_ASSIGNED TASK_. The data below should be restated word for word, pictures omitted.

_DATA BLOCK_.
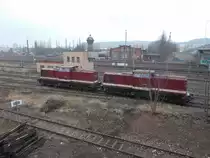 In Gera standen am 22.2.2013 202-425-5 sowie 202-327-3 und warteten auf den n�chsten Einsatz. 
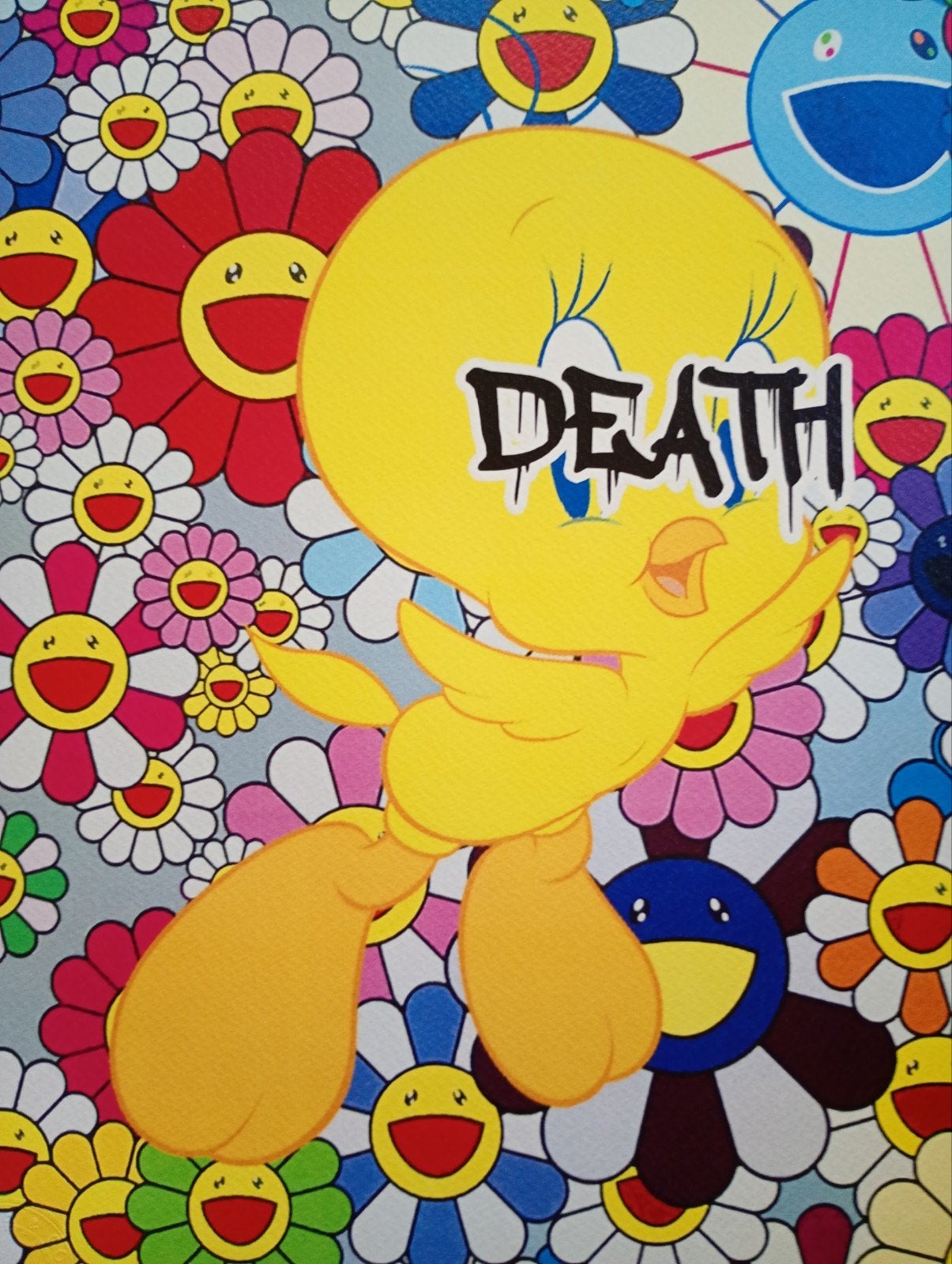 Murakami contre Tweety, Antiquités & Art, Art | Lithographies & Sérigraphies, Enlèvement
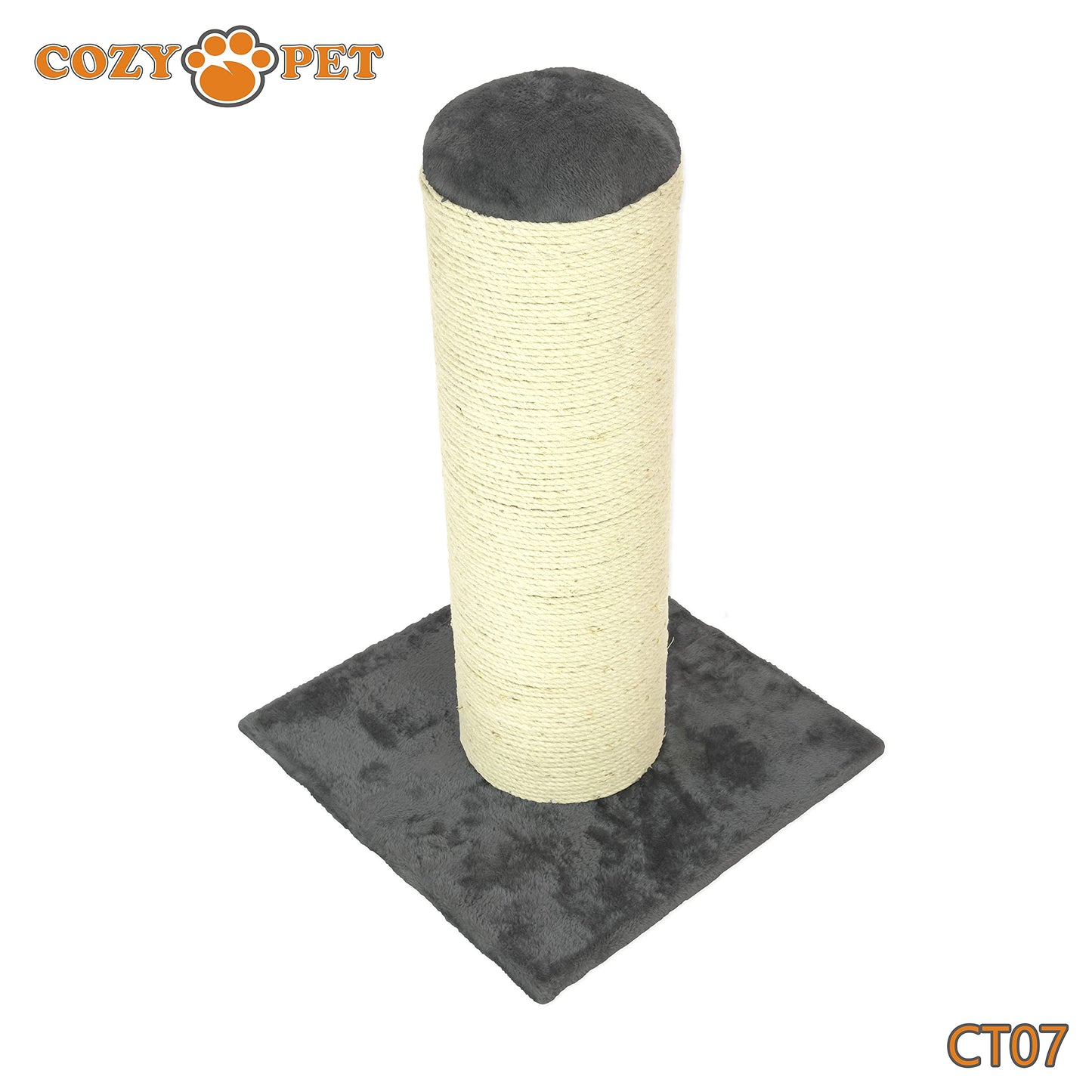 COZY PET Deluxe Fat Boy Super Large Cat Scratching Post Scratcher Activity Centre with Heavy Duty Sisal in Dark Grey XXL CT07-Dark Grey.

_RESPONSE BELOW_.
 In Gera standen am 22.2.2013 202-425-5 sowie 202-327-3 und warteten auf den n�chsten Einsatz. 
 Murakami contre Tweety, Antiquités & Art, Art | Lithographies & Sérigraphies, Enlèvement
 COZY PET Deluxe Fat Boy Super Large Cat Scratching Post Scratcher Activity Centre with Heavy Duty Sisal in Dark Grey XXL CT07-Dark Grey.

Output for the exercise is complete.